Can I tell you a secret? I wouldn’t really call myself a super organized person. I’m a little nervous saying that since I’m a professional organizer. I have a good friend who is organized. She has so many containers and labels on all of them and its really beautiful and like a magazine. My secret weapon though, as I help people (and in my own home) is minimizing. I love helping them decide what they can and should let go of and then and only then, organizing.

I have found some tried and true tips that I love and use in my own home and that I’ve used in organizing sessions that will hopefully be useful to you.

1. Declutter before organizing. This may be obvious to most of you, but I cannot say this enough. You can organize forever, but it will not help if you are constantly hiding away things that no longer belong in your home. The less you have:
*the easier it will be to organize
*the less stuff you have to organize
*you will spend less time and money organizing
*the more neat and lovely it will look once its organized.

2. Use what you have. It is so tempting as you begin to do a massive purge and organizing session to want to run out and buy the cutest bins and boxes. But if you’re doing this correctly, you’ve gotten rid of a lot of things and need less space and less to contain. Maybe you emptied baskets or boxes during the decluttering process that you can now use to organize the things you chose to keep.

I use mason jars for many purposes so that I don’t have to buy new containers. I have pencils in one jar in the area my kids do homework, they hold cotton balls in my bathroom, hair & head bands, and of course food in the kitchen–anything from candy to leftovers. I also had some old baskets that weren’t being used, but have found ways to incorporate them, not decoratively, but in utilitarian ways: crocheting project, kids books, holding wash cloths as seen below (that used to be a heaped up mess under my sink)

3. Stacking clothes vertically. I had already greatly minimized my wardrobe when I read Marie Kondo’s The Life-Changing Magic of Tidying Up: The Japanese Art of Decluttering and Organizing. (Affiliate link). As she talked about clothing and putting things back and how she hangs very few items, I truthfully wasn’t really buying it. As an experiment, I tried it and I can attest to still, months later, keeping clothes folded and stacked as she does. I love that I can see everything. No more ransacking a drawer to see if that one shirt is clean or not, I can see it all as soon as I open the drawer. My kids and husband also like things put away vertically. We’ll see if the kids keep it up as their new chore is putting their own clothes away.


4. Follow the child’s lead on toys. One thing I’ve learned in my near ten years as a mom, is that my children have their own ways of doing things.
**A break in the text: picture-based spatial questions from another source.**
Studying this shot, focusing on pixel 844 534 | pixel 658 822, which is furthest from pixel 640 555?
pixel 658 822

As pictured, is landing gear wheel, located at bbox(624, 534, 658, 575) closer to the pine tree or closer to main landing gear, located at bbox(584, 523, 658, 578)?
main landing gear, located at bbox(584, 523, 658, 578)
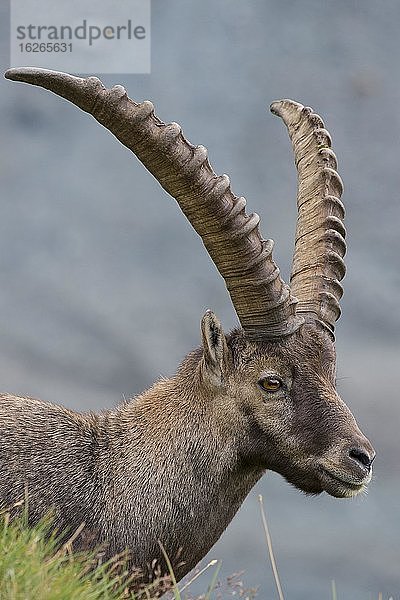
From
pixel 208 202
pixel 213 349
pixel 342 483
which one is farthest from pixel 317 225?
pixel 342 483

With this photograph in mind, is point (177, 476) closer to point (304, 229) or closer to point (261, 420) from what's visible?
point (261, 420)

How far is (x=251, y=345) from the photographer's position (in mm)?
8336

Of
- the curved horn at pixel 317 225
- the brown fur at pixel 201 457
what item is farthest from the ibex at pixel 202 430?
the curved horn at pixel 317 225

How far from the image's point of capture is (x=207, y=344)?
8148 millimetres

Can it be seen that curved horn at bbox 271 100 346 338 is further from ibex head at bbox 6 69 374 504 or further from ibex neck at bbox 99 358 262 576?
ibex neck at bbox 99 358 262 576

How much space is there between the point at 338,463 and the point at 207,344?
1.52 metres

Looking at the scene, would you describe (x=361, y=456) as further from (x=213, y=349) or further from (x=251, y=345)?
(x=213, y=349)

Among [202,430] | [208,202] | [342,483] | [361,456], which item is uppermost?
[208,202]

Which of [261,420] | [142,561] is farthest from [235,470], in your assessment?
[142,561]

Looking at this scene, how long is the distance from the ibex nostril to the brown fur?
39 mm

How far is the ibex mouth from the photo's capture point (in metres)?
7.66

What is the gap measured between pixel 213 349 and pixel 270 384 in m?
0.59

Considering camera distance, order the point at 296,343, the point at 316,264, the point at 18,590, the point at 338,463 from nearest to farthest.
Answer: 1. the point at 18,590
2. the point at 338,463
3. the point at 296,343
4. the point at 316,264

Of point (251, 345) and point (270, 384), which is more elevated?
point (251, 345)
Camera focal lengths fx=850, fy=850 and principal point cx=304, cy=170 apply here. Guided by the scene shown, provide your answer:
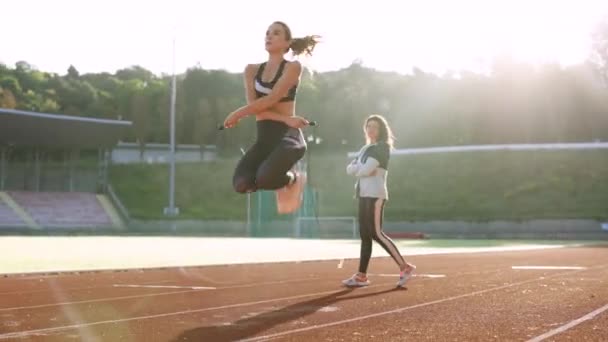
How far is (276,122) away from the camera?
21.4 feet

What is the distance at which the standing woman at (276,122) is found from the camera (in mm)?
6117

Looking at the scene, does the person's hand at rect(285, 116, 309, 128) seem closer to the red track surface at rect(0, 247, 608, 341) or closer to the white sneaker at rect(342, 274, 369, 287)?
the red track surface at rect(0, 247, 608, 341)

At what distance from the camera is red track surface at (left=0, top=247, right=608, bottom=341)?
6.25 meters

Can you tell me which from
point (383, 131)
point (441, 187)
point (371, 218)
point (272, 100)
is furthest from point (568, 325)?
point (441, 187)

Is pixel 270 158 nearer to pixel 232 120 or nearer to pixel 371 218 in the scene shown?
pixel 232 120

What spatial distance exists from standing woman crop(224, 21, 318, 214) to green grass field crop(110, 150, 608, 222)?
4558 cm

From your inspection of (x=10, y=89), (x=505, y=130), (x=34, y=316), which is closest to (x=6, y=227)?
(x=34, y=316)

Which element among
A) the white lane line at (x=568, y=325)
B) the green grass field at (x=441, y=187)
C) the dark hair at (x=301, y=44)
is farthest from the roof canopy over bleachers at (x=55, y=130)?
the white lane line at (x=568, y=325)

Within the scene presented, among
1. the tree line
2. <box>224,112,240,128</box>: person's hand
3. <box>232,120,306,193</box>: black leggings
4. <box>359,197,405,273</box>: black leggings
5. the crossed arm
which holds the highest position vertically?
the tree line

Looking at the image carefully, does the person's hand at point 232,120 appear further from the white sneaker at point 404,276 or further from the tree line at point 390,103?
the tree line at point 390,103

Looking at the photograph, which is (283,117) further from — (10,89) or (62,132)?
(10,89)

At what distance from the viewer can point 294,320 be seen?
23.2 feet

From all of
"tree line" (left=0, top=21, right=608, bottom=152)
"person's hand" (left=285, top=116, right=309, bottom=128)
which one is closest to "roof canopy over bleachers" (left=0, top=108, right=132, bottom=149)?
"tree line" (left=0, top=21, right=608, bottom=152)

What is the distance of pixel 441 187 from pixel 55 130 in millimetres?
29497
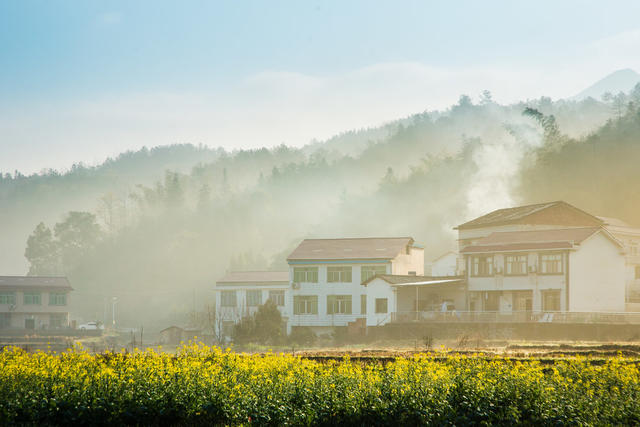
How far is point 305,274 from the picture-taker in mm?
57906

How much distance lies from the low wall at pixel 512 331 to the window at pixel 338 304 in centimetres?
544

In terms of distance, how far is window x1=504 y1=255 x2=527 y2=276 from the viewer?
49438mm

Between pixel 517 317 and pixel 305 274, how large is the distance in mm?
17962

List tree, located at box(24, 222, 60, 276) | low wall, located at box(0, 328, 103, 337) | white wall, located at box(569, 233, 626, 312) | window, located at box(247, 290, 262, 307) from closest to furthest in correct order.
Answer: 1. white wall, located at box(569, 233, 626, 312)
2. window, located at box(247, 290, 262, 307)
3. low wall, located at box(0, 328, 103, 337)
4. tree, located at box(24, 222, 60, 276)

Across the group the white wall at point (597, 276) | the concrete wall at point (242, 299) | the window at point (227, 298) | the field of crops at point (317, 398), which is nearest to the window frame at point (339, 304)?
the concrete wall at point (242, 299)

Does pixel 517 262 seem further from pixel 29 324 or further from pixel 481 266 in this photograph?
pixel 29 324

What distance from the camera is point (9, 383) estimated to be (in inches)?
625

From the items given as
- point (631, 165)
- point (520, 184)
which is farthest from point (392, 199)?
point (631, 165)

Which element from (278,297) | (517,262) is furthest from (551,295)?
(278,297)

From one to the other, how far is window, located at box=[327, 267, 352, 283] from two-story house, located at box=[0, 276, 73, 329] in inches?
1297

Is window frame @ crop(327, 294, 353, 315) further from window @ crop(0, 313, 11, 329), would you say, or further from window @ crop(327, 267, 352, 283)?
window @ crop(0, 313, 11, 329)

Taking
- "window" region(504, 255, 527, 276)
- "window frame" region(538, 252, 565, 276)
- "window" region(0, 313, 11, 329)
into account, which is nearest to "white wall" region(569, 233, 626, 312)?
"window frame" region(538, 252, 565, 276)

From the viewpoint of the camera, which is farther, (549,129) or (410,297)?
(549,129)

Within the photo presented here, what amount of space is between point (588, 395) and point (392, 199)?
11178cm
This is good and it is healthy. My way of organizing is not necessarily what works best for the child. Of course when they’re an infant and toddler we organize and clean for them, but as they get older, give them the freedom to organize their belongings in ways that work for them.

For example, I kept organizing my son’s toys in a way that I thought made sense–super heroes in one box, dragons in another, and toy soldiers in another. One day as I was helping him clean up his room, I became a little stressed out as I was trying to separate the dragons from the soldier from the heroes. So I asked him why he didn’t put things where I shown him and his answer was simple, because I play with them all together. In my mind, toy soldiers and super heroes and dragons didn’t belong together. But it was true, he would always lay out these massive battles using them all. He doesn’t want or need them separated, they can all go in the same bin because he almost always plays with them together. It wasn’t that he wasn’t cleaning up, it’s just that I had organized it too much.
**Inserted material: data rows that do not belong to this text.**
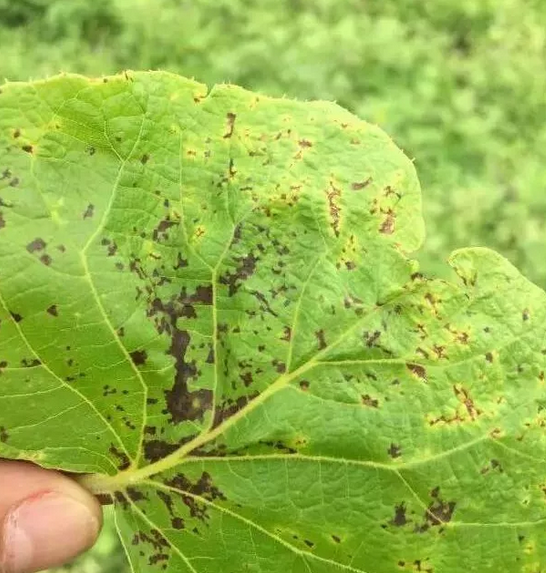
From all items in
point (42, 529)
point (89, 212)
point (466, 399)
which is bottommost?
point (42, 529)

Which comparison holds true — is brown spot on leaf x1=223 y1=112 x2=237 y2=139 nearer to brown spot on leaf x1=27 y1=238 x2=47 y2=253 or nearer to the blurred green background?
brown spot on leaf x1=27 y1=238 x2=47 y2=253

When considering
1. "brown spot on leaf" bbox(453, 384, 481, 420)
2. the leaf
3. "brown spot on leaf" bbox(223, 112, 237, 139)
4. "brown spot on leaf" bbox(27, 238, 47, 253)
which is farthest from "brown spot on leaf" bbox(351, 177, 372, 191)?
"brown spot on leaf" bbox(27, 238, 47, 253)

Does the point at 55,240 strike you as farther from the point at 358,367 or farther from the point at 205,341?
the point at 358,367

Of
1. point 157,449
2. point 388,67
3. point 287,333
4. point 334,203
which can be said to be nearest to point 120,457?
point 157,449

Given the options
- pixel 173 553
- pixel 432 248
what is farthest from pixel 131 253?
pixel 432 248

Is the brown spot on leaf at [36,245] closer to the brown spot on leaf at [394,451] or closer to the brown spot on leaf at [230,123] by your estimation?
the brown spot on leaf at [230,123]

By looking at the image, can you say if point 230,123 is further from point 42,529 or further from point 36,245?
point 42,529

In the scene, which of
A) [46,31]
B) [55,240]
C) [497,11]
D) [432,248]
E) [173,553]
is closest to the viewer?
[55,240]
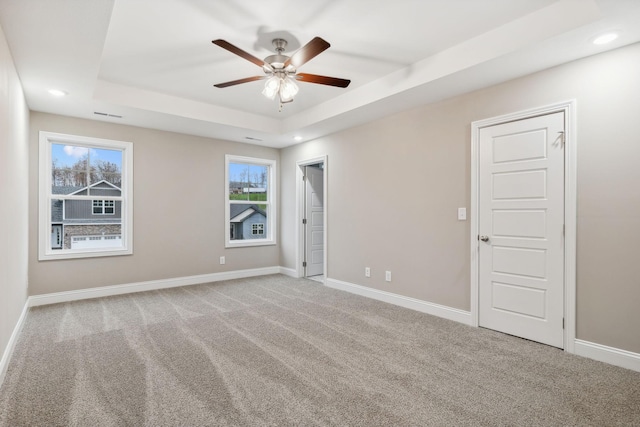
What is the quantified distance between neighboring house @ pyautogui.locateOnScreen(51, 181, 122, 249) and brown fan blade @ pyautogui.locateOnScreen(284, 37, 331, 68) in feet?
11.8

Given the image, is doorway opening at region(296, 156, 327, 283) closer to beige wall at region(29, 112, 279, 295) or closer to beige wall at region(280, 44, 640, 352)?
beige wall at region(280, 44, 640, 352)

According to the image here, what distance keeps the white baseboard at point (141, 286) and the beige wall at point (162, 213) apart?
7 cm

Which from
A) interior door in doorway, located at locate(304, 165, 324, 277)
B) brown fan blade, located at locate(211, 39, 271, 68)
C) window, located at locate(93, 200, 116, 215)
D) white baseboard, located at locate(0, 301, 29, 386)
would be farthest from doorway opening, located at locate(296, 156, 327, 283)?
white baseboard, located at locate(0, 301, 29, 386)

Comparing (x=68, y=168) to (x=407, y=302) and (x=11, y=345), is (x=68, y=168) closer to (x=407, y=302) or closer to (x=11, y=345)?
(x=11, y=345)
Maybe you’re over organizing your child’s things if you feel like its never organized or they don’t follow your organization. There’s also a good chance that they have too many toys so see what can be passed on.

5. Give items a home that makes sense. Over the next few days notice what irks you about your routines or about where things are placed. If something doesn’t feel right, then it either needs to be minimized or needs a new home. For example, if you keep the scissors upstairs in a craft room or office, but mostly need them downstairs, move them. Rather than getting a second pair for downstairs, put them where you need them most and then in the rare occasions you need them upstairs, you’ll know where to find them. Truth be told, we probably all have those things that we do only because that’s how we think or have been told that its always been done that way. Begin to consider your home and family and the ways that you do things and organize your home accordingly.

As I made this list, a few other came to mind that I wanted to list, but not go in depth about. So, here are the honorable mentions:
-Nothing on the floor and keeping other surfaces clear.
Folding sheets and putting the set in a pillow case
-Making modules for specific chores/activities as described by Francine Jay in her book (affiliate link), The Joy of Less: A Minimalist Guide to Declutter, Organize, and Simplify

Do you have a useful and simple organizing tip? I’d love for you to share in the comments!